→ **Work to be completed**
Reproduce every entry below word for word, keeping the lines in their original order.

→ **Stored rows**
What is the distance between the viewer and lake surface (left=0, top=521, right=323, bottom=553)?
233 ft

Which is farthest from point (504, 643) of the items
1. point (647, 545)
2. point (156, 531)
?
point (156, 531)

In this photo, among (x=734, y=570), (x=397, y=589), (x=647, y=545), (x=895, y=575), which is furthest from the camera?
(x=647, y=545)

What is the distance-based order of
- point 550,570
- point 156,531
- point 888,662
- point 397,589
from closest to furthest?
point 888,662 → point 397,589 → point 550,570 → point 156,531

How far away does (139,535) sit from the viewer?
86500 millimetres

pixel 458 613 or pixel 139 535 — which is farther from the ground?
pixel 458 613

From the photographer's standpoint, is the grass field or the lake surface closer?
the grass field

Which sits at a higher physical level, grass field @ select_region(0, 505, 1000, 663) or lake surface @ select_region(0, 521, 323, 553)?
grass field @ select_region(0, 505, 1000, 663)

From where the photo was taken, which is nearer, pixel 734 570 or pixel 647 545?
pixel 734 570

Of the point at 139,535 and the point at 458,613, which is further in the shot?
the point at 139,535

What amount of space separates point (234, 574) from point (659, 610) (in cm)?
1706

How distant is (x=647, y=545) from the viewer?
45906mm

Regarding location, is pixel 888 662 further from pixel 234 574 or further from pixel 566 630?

→ **Result of this exercise**
What is the distance between the viewer and lake surface (left=0, top=521, right=323, bottom=553)?
233 ft

Which is farthest from point (504, 643) of the items
1. point (647, 545)
2. point (156, 531)
?
point (156, 531)

In this photo, among (x=734, y=570), (x=397, y=589), (x=647, y=545), (x=895, y=575), which is furthest from the camera?
(x=647, y=545)

What is the distance-based order of
- point 550,570
- point 156,531
- point 888,662
- point 397,589
from closest to furthest?
point 888,662 → point 397,589 → point 550,570 → point 156,531

How far away does (139,535) sit from the viewer?
86500 millimetres

pixel 458 613 or pixel 139 535 — which is farther from the ground?
pixel 458 613

From the photographer's standpoint, is the grass field or the lake surface closer?
the grass field

Which sits at a higher physical level, grass field @ select_region(0, 505, 1000, 663) or lake surface @ select_region(0, 521, 323, 553)?
grass field @ select_region(0, 505, 1000, 663)

From where the photo was taken, which is nearer, pixel 734 570 or pixel 647 545?
pixel 734 570

Of the point at 139,535 and the point at 458,613, which is further in the shot?
the point at 139,535

What amount of space separates point (234, 574) from point (659, 610) (in cm)?
1706

How distant is (x=647, y=545) from the viewer?
45906mm

Regarding location, is pixel 888 662 further from pixel 234 574 or further from pixel 566 630?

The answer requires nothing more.